A hymn to the wounded and excluded

Author of songs, crazy about cinema, Cyril Anton started from the presentation of his hero and narrator of the novel to bring together around him a crowd of heterogeneous characters, broken by life, including Rose the one-legged person who, apart from her handicap, recalls the two legendary Italian actresses, Silvana Mangano and Claudia Cardinale.

A hymn to the wounded, the excluded, the humiliated, all built on very visual scenes inspired by Freaks, the American film directed in 1932 by Tod Browning, and of course Elephant Manthe feature film by David Lynch.

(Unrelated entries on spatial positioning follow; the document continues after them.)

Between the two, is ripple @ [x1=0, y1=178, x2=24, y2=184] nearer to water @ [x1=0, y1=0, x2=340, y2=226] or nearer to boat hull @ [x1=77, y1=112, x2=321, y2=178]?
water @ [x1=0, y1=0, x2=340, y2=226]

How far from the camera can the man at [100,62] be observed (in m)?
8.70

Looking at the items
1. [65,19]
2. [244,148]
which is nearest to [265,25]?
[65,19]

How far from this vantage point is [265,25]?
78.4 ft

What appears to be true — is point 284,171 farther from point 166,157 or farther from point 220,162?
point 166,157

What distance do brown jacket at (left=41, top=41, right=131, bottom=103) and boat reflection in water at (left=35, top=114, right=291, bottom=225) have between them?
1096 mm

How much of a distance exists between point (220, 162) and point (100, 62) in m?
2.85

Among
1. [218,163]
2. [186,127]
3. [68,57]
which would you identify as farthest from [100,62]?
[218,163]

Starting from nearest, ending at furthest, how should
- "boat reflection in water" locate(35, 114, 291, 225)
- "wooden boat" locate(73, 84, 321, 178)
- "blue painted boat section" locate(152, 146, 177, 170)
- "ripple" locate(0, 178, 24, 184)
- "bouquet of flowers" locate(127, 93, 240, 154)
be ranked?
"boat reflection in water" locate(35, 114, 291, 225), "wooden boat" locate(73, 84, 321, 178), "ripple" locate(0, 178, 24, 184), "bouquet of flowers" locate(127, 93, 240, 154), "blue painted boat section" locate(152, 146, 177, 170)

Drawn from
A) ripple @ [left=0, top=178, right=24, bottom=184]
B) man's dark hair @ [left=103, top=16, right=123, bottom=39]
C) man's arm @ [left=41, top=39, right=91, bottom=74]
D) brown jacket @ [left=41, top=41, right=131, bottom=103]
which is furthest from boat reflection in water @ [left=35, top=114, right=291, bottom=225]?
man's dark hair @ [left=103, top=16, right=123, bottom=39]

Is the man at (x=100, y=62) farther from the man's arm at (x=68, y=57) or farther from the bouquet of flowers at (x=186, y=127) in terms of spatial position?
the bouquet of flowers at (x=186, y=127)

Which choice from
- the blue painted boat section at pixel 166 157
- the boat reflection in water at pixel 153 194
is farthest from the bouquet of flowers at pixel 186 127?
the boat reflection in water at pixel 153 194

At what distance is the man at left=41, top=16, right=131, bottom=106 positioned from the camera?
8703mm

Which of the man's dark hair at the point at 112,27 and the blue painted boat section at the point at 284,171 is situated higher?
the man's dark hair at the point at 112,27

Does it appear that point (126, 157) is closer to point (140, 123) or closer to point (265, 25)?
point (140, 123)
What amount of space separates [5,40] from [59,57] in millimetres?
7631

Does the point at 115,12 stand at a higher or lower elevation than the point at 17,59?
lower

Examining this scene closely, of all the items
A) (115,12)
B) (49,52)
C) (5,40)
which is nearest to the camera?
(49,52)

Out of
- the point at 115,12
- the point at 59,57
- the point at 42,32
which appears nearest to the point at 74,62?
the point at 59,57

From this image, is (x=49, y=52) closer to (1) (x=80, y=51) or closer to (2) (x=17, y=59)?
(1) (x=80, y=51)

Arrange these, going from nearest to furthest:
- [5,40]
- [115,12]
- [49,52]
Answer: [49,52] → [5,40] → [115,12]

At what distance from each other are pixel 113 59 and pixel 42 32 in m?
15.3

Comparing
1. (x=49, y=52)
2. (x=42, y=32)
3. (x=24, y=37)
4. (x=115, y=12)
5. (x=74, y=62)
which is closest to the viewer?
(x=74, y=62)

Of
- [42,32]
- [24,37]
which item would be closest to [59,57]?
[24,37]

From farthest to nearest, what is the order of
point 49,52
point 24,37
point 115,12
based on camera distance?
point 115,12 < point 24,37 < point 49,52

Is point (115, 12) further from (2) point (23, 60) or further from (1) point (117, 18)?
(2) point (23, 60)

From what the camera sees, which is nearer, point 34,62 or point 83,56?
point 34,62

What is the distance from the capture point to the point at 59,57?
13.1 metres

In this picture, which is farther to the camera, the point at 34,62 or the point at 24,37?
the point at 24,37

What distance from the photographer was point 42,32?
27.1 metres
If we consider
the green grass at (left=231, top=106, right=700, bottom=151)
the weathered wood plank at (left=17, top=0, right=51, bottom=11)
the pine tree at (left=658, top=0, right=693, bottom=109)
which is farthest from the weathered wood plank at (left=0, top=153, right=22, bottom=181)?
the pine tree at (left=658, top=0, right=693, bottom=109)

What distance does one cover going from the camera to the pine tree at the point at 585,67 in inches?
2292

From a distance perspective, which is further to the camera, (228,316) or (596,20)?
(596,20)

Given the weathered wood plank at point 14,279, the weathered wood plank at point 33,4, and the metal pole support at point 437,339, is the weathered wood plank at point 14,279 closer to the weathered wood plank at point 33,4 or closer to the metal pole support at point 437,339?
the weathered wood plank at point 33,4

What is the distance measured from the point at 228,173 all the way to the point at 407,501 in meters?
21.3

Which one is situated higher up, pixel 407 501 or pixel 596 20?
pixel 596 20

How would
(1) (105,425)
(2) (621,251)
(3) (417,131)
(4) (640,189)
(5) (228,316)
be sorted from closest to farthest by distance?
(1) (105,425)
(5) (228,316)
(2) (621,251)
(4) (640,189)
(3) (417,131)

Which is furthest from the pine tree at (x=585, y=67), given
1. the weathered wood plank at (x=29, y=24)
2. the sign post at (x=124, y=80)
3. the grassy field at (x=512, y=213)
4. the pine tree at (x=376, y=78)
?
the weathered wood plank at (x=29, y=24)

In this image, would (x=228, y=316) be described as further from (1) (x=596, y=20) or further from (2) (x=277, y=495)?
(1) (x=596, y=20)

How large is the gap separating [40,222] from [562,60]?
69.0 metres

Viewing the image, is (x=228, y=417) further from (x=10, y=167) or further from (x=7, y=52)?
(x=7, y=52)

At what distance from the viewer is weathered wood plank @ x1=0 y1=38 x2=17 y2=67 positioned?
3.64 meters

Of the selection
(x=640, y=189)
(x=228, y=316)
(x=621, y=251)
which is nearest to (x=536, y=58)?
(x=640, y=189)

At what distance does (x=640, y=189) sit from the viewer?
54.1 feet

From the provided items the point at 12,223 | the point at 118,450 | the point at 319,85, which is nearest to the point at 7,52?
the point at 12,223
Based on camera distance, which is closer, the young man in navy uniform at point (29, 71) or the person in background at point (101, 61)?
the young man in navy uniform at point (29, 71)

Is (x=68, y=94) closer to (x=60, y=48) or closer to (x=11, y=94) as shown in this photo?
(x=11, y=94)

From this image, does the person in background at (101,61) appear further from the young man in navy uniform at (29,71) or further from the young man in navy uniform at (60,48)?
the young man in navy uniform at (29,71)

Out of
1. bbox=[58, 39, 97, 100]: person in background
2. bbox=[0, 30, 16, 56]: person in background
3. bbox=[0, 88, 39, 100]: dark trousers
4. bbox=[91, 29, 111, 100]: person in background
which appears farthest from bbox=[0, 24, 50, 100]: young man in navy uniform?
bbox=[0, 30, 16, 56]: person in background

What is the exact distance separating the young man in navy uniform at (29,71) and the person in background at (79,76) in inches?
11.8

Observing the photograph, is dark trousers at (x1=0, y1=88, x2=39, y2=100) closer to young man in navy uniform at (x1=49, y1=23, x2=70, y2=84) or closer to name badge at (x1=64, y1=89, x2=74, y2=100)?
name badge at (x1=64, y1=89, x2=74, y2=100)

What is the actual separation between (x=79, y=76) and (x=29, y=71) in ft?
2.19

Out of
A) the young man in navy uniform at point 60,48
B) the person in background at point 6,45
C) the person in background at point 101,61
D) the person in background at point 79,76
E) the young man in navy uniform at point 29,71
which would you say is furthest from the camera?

No demonstration here, everything is suggested, the grammar supporting Oscar’s grief (his determination too) highlights the importance of the bodies, the settings in a superb language which mixes genres. At the same time a fairy tale inspired by the Grand Guignol, an anticipatory thriller, a western, a historical dive against the backdrop of Chopin’s “Nocturne” and Schubert’s impromptus, a drama which also does not lack humor, the epic of Oscar Swinburne, who became Oscar Dièse, shows how painful it is for him to feel both “Redskin, Jew, Bohemian, Indian, Black, Irish, Arab, dwarf, giant, madman, homosexual, pagan, and agnostic.

This story offers a reflection on the capacity of resistance of men, their cruelty, their dreams, shaken and dazzled. We emerge from this first novel captivated by the story and impressed by the style as much as by the narrative structure of the story which breaks the chronology.

“The Dwarf of Whitechapel” by Cyril Anton. Editions du Sonneur. 191 pages, €17.50.